— Work to complete —
1. Do these statements agree with the football press conference transcript? Answer yes or no for each and quote the deciding words. (a) Tressel says Minnesota does a great job of getting extra people in the box. (b) Tressel believes turnovers are something a team cannot control. (c) Tressel thinks the team has been successful enough at making defenses pay.
2. Carry on the football press conference transcript from the point where it stops.

REPORTER: So is it more you need to do better what you're already doing or do you need to change more of what you're trying to do right now?

COACH TRESSEL: Do we need to do better of what we're already -- probably we need more of the first thing you said than the second thing.

REPORTER: Do you not feel like defenses are coming up and trying to stop Terrelle.

COACH TRESSEL: Oh, sure.

REPORTER: And making him throw.

COACH TRESSEL: Sure.

REPORTER: Do you feel like you've made.

COACH TRESSEL: A little bit like we did with Barkley. I mean, it's what we do every week. Every week we make sure that there's no way they can just run the ball, whether it's their quarterback who happens to be a runner or their tailback or John Clay or whoever it happens to be, you better not let them trample you with a run because then you have no answers defensively, so, no, I think there's no question about it. Minnesota does a great job of getting extra people in the box. They do a good job pressure-wise, so I'd be shocked if people didn't know what you already know.

REPORTER: Are you making them pay for that enough, do you think?

COACH TRESSEL: Have we been successful enough doing that? Probably not. I mean, I'm sure if we were, we would have scored a lot more points. I mean, you know the answer to your question.

REPORTER: How big a focal point in practice this week will be eliminating pre-snap penalties? You guys have had a lot of them this year.

COACH TRESSEL: I'll tell you what, that's -- things you can control, and I've always believed that turnovers are a thing you can control. If you really believe that that is a game difference-maker, then you have a chance of minimizing them. You can't -- hey, a ball bounces off, things happen, but if you're a ball carrier and above all else, more important than how many yards you gain is at the end of the play, that ball's still ours, and if you really believe that, then we've got a chance, and that is something that you ought to be able to do regardless of your talent level. Same thing with those penalties that you can control. Above all else, I know where the snap count is, where's the ball heading and what's my job, it's not that difficult. And that's why I say, have we made it too difficult? And so in answer to Doug's question, whatever it was, yeah, we have to get better at what we're doing and make sure we're doing what we ought to be doing.

REPORTER: The deep pass interception, when you reviewed that on film, just off the TV it looked like he had plenty of running room in front of him, is it hesitancy of his to run the ball.

COACH TRESSEL: Which pass interception.

REPORTER: The one he threw deep to Duron, is he not seeing the field? Is he hesitant to run in your study? What did you come back with as a consensus on that play?

— Given entries —

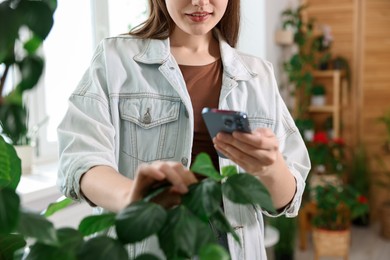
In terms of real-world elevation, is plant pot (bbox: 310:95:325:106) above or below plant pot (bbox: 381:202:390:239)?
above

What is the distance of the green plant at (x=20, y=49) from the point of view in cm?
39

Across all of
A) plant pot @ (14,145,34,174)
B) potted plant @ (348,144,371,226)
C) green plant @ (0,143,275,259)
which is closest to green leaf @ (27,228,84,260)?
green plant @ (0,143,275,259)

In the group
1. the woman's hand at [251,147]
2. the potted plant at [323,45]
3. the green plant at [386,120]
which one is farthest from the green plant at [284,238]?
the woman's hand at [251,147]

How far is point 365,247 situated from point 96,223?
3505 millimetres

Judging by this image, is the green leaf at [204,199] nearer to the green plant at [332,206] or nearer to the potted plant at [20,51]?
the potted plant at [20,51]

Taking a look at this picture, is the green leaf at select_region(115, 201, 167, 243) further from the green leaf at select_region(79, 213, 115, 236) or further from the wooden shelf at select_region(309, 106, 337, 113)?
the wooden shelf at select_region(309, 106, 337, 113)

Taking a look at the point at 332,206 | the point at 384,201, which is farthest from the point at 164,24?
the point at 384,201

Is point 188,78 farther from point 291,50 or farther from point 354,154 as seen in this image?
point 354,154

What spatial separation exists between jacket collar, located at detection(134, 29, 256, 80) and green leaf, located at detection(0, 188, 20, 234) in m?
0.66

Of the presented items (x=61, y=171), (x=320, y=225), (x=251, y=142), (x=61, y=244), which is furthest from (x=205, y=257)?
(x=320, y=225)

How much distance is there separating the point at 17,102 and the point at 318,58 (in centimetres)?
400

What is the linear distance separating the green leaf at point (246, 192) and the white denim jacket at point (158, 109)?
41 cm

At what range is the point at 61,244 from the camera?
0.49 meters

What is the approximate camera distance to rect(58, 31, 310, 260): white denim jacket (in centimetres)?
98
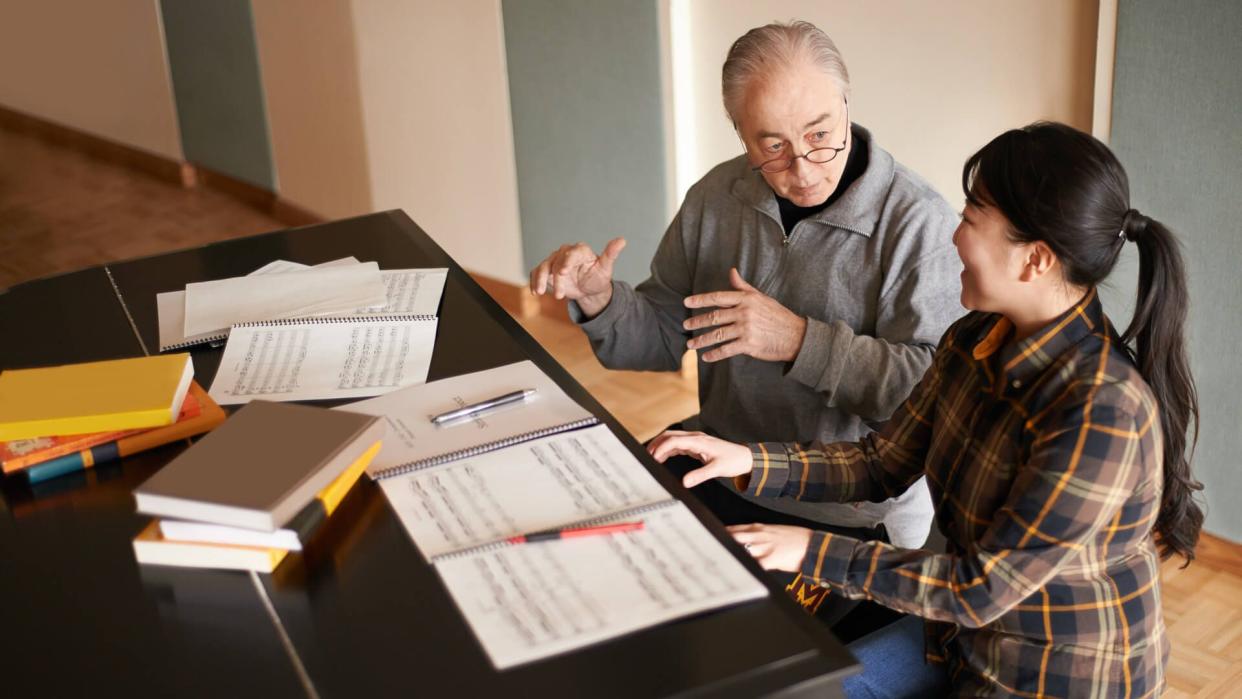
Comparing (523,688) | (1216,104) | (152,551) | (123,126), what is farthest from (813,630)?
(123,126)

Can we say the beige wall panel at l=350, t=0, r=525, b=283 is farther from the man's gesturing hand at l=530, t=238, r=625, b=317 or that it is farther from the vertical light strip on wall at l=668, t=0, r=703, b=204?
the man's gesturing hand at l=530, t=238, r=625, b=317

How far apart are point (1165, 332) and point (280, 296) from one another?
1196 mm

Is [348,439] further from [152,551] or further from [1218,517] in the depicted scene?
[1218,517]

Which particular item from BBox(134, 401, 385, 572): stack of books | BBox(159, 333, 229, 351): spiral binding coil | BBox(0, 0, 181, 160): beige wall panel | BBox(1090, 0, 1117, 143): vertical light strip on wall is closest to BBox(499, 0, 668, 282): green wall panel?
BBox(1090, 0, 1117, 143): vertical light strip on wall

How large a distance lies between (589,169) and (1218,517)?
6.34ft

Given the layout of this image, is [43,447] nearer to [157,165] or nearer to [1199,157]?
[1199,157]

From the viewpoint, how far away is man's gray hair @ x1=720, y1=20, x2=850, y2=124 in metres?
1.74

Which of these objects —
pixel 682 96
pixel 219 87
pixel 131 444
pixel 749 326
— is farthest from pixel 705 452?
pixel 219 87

==

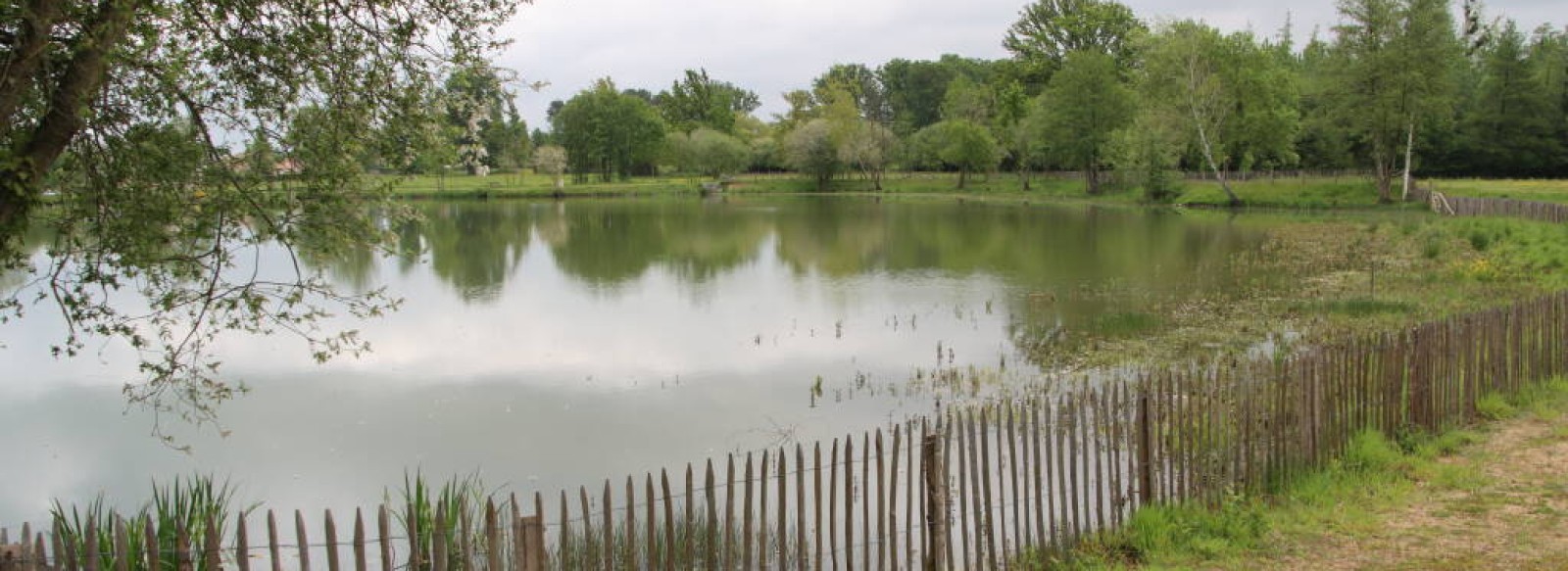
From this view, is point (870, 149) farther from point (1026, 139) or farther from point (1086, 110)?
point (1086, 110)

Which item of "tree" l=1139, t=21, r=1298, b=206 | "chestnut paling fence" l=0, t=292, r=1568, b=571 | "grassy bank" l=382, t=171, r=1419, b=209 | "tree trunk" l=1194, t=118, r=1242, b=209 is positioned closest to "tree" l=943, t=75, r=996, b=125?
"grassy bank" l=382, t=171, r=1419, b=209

— Responses to the exercise —
1.
(a) Yes: "Minnesota does a great job of getting extra people in the box."
(b) No: "I've always believed that turnovers are a thing you can control."
(c) No: "Have we been successful enough doing that? Probably not."

2.
COACH TRESSEL: On that play I think he should have run. That's my opinion. Based upon -- you didn't know for sure when you're at the game. So many times coaches will be screaming through the headset someone should have done this or that and you'll watch the film and you'll say, oh, I know why he didn't. That particular play, after I watched it on film, my evaluation was we would have been much better served running. Now, I don't remember the down distance.

REPORTER: First and 15.

COACH TRESSEL: Yeah, so you may have gotten seven yards. But that's part of -- to me, the whole key to playing the position of quarterback and I suppose any position, is know what we need. If I'm an offensive lineman, the one thing we don't need is we don't need me offside. We don't need me blocking the wrong guy. And then the hard part starts, that guy I'm blocking is pretty good so I've got to use my technique, and etc., etc.
So key to a quarterback, know what we need. Well, one thing we don't need, I know for sure, is an interception and we don't need a fumble, don't need that, no need for it. Now, it's first and 15, what do we need? Seven yards, eight yards? We're back having a chance. Sometimes quarterbacks get a little bit, oh, it's third and 14, I'll never forget, we were playing -- I think it was Illinois, over at Illinois and T-Zach (Tomczak) got hurt and Offenbecher went in and we had a corner route and a flat route and he threw the corner route, and it was intercepted. He came back, I said what were you thinking. He said, yeah, I saw the flat, but it was third and 17. Well, granted, we needed 17, but what we needed even more than that was to not throw an interception. So that's all part of you know what you have to get better at. On that particular play, I'm sure he didn't have a plus and in my opinion should have been a run.

REPORTER: You talked earlier about the three groups that you spoke with last week, was the implication that maybe the players didn't necessarily look at Purdue as a viable upset?

COACH TRESSEL: The implication was I didn't think I did a very good job of getting them to really understand the challenge we had, it's hard for people to understand the depth of a challenge, but I didn't think I did a very good job as I looked out, I didn't see -- there's nothing you can put -- I can't give it an exact, well, this person did that, I didn't have a good feel, maybe I just didn't have a good feel that I was doing a good job, you know how that goes, but I didn't sense that from anyone that, man, these guys are good or these guys, man, I can't believe they're not 5-1. There wasn't any of that from any which way I looked and maybe that's just my natural paranoia because I'm always looking at the film saying, oh, man, if they don't turn it over -- they had 20 turnovers in their first five games. Well, I mean, you are all schooled well enough to know by now that you're not going to win with that, but if all of a sudden you create five takeaways and what did they have, two or three? Three. Yeah, you've got a chance. You've got a plus two in the game, you've got a chance.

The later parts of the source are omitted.